• Saved entries:
BEGIN
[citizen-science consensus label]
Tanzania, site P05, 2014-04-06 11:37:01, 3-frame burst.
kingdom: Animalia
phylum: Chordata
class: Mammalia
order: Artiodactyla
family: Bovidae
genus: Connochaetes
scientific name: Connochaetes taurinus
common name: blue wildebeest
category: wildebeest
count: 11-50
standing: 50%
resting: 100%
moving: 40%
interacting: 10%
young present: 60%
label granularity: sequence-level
END
• Assignment: Set the records above down again, exactly as they read.

• Exercise solution:
[citizen-science consensus label]
Tanzania, site P05, 2014-04-06 11:37:01, 3-frame burst.
kingdom: Animalia
phylum: Chordata
class: Mammalia
order: Artiodactyla
family: Bovidae
genus: Connochaetes
scientific name: Connochaetes taurinus
common name: blue wildebeest
category: wildebeest
count: 11-50
standing: 50%
resting: 100%
moving: 40%
interacting: 10%
young present: 60%
label granularity: sequence-level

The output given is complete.